━━━ Task material ━━━

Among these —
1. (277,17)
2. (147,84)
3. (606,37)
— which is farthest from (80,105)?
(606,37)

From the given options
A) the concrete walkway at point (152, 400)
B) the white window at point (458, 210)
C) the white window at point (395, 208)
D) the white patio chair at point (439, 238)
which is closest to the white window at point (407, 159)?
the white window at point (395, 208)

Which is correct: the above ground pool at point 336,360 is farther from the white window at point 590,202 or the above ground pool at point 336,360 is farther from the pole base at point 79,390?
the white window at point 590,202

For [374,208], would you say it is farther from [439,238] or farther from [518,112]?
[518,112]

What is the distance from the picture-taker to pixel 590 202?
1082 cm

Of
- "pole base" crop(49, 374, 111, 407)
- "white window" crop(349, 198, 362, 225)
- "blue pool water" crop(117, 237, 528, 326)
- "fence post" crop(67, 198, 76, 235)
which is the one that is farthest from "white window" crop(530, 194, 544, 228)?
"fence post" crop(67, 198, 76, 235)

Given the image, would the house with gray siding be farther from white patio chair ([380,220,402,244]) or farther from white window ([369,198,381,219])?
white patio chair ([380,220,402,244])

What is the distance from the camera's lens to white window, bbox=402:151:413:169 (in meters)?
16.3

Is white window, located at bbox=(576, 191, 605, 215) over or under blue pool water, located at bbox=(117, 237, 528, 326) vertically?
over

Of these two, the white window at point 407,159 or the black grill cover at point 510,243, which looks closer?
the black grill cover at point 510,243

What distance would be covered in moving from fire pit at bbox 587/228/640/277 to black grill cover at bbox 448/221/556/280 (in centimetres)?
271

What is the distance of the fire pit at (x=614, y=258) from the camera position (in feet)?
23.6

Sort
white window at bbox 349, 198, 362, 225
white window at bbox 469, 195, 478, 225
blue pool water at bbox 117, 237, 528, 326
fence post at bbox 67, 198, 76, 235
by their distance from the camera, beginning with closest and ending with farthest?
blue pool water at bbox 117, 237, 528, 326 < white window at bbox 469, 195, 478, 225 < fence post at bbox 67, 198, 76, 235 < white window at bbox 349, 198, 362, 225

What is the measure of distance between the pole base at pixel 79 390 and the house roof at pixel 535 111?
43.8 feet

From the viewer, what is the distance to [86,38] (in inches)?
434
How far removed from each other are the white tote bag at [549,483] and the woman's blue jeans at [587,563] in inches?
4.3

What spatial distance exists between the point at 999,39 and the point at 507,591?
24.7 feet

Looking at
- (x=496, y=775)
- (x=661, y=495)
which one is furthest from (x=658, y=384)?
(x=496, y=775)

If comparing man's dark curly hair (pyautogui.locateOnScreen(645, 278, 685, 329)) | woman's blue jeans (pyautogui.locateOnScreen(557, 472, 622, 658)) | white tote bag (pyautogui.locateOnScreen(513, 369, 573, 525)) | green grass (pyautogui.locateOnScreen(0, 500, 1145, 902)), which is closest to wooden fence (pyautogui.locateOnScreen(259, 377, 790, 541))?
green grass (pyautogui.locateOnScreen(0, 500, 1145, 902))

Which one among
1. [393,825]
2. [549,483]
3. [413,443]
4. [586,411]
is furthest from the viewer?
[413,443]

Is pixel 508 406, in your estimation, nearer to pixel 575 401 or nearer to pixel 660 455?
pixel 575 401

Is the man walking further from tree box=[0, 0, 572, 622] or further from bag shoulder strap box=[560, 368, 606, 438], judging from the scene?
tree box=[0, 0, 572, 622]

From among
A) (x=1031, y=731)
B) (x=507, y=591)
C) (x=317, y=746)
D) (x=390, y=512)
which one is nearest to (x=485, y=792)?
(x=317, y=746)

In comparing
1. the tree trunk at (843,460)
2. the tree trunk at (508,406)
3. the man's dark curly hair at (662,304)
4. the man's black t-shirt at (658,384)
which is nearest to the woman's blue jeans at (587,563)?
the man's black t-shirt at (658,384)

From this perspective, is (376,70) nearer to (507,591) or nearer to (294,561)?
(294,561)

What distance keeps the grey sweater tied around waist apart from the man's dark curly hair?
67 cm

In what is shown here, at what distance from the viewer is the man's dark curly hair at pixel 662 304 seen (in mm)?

━━━

- Your objective:
Give the lines from the one containing "What distance keeps" through the end of the items as a Markdown table with the columns Row and Line, numbering the rows and leaving out blank lines.

- Answer to this task:
| Row | Line |
|---|---|
| 1 | What distance keeps the grey sweater tied around waist apart from the man's dark curly hair? |
| 2 | 67 cm |
| 3 | In what is shown here, at what distance from the viewer is the man's dark curly hair at pixel 662 304 seen (in mm)? |